In-Depth Comparison of NVIDIA Tesla Kepler GPU Accelerators

Brett Newman

·

November 18, 2013

This article provides in-depth details of the NVIDIA Tesla K-series GPU accelerators (codenamed “Kepler”). “Kepler” GPUs improve upon the previous-generation “Fermi” architecture.

For more information on other Tesla GPU architectures, please refer to:

In-Depth Comparison of NVIDIA Tesla “Maxwell” GPU Accelerators

In-Depth Comparison of NVIDIA Tesla “Volta” GPU Accelerators

Important changes available in the “Kepler” GPU architecture include:

Dynamic parallelism supports GPU threads launching new threads.
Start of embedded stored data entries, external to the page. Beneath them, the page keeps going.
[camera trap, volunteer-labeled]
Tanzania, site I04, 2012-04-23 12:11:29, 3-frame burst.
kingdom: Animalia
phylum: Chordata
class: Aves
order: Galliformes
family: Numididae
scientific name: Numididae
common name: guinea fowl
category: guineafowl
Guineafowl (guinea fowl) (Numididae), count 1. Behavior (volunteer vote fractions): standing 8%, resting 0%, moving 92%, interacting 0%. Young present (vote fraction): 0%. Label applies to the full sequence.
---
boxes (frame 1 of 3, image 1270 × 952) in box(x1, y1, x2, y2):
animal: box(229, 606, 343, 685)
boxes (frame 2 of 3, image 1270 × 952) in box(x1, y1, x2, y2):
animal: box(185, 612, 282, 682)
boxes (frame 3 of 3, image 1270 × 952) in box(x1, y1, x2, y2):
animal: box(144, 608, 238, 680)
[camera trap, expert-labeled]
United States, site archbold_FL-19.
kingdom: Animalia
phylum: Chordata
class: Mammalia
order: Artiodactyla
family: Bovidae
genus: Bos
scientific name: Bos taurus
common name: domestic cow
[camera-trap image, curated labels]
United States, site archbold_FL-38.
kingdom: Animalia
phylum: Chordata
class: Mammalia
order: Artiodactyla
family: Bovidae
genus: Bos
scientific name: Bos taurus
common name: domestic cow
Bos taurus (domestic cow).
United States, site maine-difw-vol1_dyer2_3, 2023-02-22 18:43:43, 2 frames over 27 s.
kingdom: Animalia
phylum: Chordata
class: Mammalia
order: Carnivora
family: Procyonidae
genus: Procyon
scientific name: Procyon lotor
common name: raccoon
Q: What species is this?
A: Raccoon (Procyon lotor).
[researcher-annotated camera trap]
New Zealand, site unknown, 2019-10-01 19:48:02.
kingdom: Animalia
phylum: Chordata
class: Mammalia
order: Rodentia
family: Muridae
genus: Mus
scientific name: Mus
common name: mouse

This simplifies parallel programming and avoids unnecessary communication between the GPU and the CPU.
HyperQ enables up to 32 work queues per GPU. Multiple CPU cores and MPI processes are therefore able to address the GPU concurrently. Efficient utilization of the GPU resources is greatly improved.
SMX architecture provides a new streaming multiprocessor design optimized for performance per watt. Each SM contains 192 CUDA cores (up from 32 cores in Fermi).
PCI-Express generation 3.0 doubles data transfer rates between the host and the GPU.
GPU Boost increases the clock speed of all CUDA cores, providing a 30+% performance boost for many common applications.
Each SM contains more than twice as many registers (with another 2X on Tesla K80). Each thread may address four times as many registers.
Shared Memory Bank width is doubled. Likewise, shared memory bandwidth is doubled. Tesla K80 features an additional 2X increase in shared memory size.
Shuffle instructions allow threads to share data without use of shared memory.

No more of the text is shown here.